Dalam kegiatan yang dihadiri jajaran DPRD Kabupaten Rembang hingga Forkopimcam tersebut, Edy menyoroti posisi Indonesia yang masih tertinggal dalam kualitas SDM jika dibandingkan dengan negara tetangga seperti Singapura, Malaysia, dan Vietnam. Menurutnya, tanpa intervensi gizi yang serius, Indonesia sulit bersaing di kancah global.
“Kualitas SDM kita kalah jauh dibandingkan Singapura. Investasi gizi adalah investasi jangka panjang.
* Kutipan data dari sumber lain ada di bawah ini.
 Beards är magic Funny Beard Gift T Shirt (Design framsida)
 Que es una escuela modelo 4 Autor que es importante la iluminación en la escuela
Anak yang mendapatkan asupan gizi cukup memiliki kemampuan belajar dan produktivitas yang jauh lebih baik,” ujar Edy dengan tegas.
Edukasi di Balik Piring Makan
Program MBG yang kini menyasar 60 juta penerima manfaat—mulai dari siswa, ibu hamil, hingga balita—bukan sekadar proyek bagi-bagi makanan. Edy menjelaskan bahwa inti dari program nasional ini adalah edukasi pola makan sehat agar masyarakat sadar akan pentingnya gizi sejak masa pertumbuhan.
Waspada Keamanan Pangan
Meski progres program berjalan masif, Edy tak menutup mata terhadap tantangan di lapangan, terutama terkait isu keamanan pangan. Menanggapi adanya kasus keracunan makanan di beberapa daerah, ia memberikan peringatan keras kepada Satuan Pelayanan Pemenuhan Gizi (SPPG), termasuk yang berada di wilayah Rembang.
“Saya menghimbau setiap SPPG untuk benar-benar memperhatikan kualitas dan kebersihan makanan. Jangan sampai niat baik ini justru menimbulkan masalah kesehatan seperti keracunan,” tegas politisi PDI-P tersebut.
Dialog Aktif Masyarakat
Antusiasme warga Rembang terlihat dalam sesi dialog. Banyak peserta yang mempertanyakan teknis pelaksanaan dan solusi atas kendala program MBG di tingkat lokal. Edy berharap, dengan pengawasan ketat dan kesadaran kolektif, program ini mampu mencetak generasi penerus yang cerdas dan berdaya saing tinggi.
“Gizi yang cukup akan menentukan masa depan bangsa. Anak sehat adalah modal utama pembangunan nasional kita,” pungkasnya.